230 millilitres de sang s’étaient accumulés entre son crâne et la surface de son cerveau. Il y avait des signes d’étranglement.
Bakhytzhan Baizhanov, un parent de Bishimbayev, directeur du complexe où se trouvait le restaurant, a été condamné à quatre ans de prison pour dissimulation d’un crime.
Il a affirmé lors du procès que Bishimbayev lui avait demandé de supprimer les images des caméras de surveillance.
Le 13 mai, la Cour suprême d’Astana a condamné Kuandyk Bishimbayev, 44 ans, à 24 ans de prison pour le meurtre de Saltanat Nukenova, 31 ans.
Mais Au Kazakhstan, où des centaines de femmes meurent chaque année aux mains de leur partenaire, il n’a pas été facile d’obtenir une condamnation.
Les agresseurs ne sont traduits en justice que dans un cas de violence domestique sur quatre dans le pays, estime l’ONU.
Beaucoup de femmes ont trop peur pour porter plainte.
Comme le dit le frère de Saltanat, les femmes kazakhes «Ils ont déjà crié, mais on ne les a jamais entendus. »
Saltanat a passé son enfance dans la ville de Pavlodar, au nord-est du pays, près de la frontière du Kazakhstan avec la Russie.
Après avoir terminé ses études, il a déménagé dans l’ancienne capitale, Almaty, où il a vécu pendant une courte période avec son unique frère aîné, Aitbek Amangeldy.
“Cette période a été précieuse pour notre relation”, explique Aitbek, détaillant comment lui et sa sœur ont développé une relation étroite jusqu’à l’âge adulte.
Saltanat Nukenova portait Mariée à Kuandyk Bishimbayev depuis moins d’un an lorsqu’il l’a tuée.
Il a été arrêté en 2017 pour corruption et finalement condamné à 10 ans de prison, après avoir passé moins de trois ans derrière les barreaux.
À l’époque, Saltanat travaillait comme astrologue, une passion qui a commencé après que sa marraine lui ait offert un livre quand elle avait neuf ans, raconte son frère.
“Elle a aidé des femmes qui se trouvaient dans différents types de situations difficiles, qu’il s’agisse de relations familiales, de mariage ou d’enfants”, a-t-elle expliqué, se souvenant de sa sœur joyeuse et souriante et de son rêve d’ouvrir une école d’astrologie.
Une cour « longue et obsessionnelle »
Dans son témoignage, Aitbek a déclaré que Bishimbayev avait tenté d’organiser une rencontre avec Saltanat, qui avait initialement rejeté la demande.

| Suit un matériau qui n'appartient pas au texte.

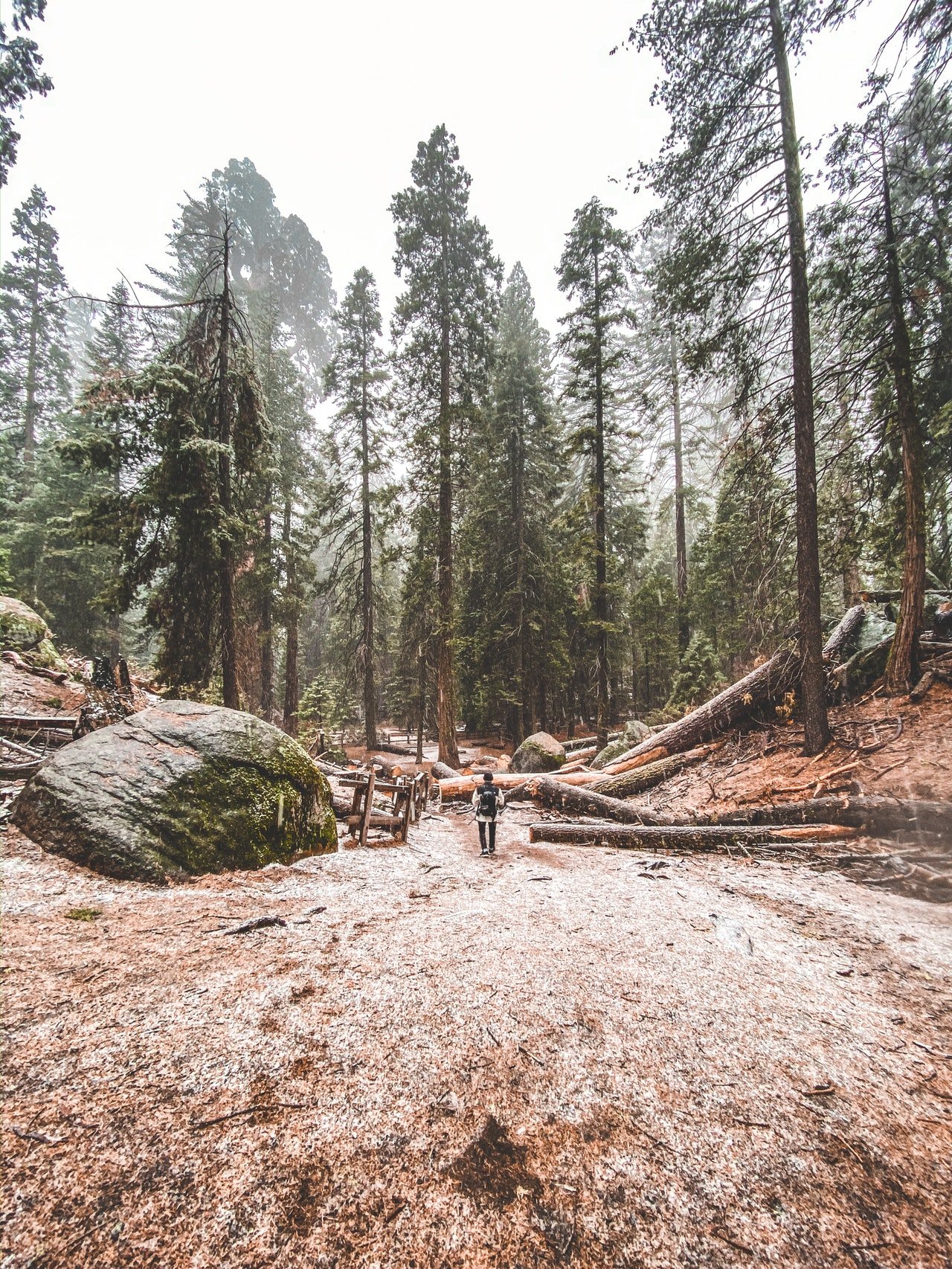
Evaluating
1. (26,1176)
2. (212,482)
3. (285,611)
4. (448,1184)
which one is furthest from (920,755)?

Il a déclaré qu’une « cour longue et obsessionnelle » a suivi et que Bishimbayev a réussi à obtenir le numéro de téléphone de Saltanat.
Aïtbek affirme que sa sœur lui a montré des messages dans lesquels Bishimbayev lui demandait de le rencontrer et l’encourageait à ne pas croire tout ce qui avait été écrit et dit à son sujet.
Quelques mois après cette rencontre, ils se sont mariés. Et les problèmes n’ont pas tardé à commencer.
Saltanat a partagé des photos d’ecchymoses avec son frère et a tenté de quitter son mari à plusieurs reprises.
Elle a expliqué que Bishimbayev essayait de l’isoler après que Saltanat ait quitté le métier qu’elle aimait, en lui « interdisant » de travailler.
Comme le juge l’a déclaré au tribunal lors de la condamnation de Bishimbayev, il s’agissait d’un meurtre d’une cruauté particulière.
Et pourtant Bishimbayev avait tenté de minimiser cette situation. Il a admis avoir causé des lésions corporelles à Saltanat qui ont entraîné sa mort, mais a fermement nié que cela était intentionnel.
Il a demandé au jury d’être « objectif et juste ».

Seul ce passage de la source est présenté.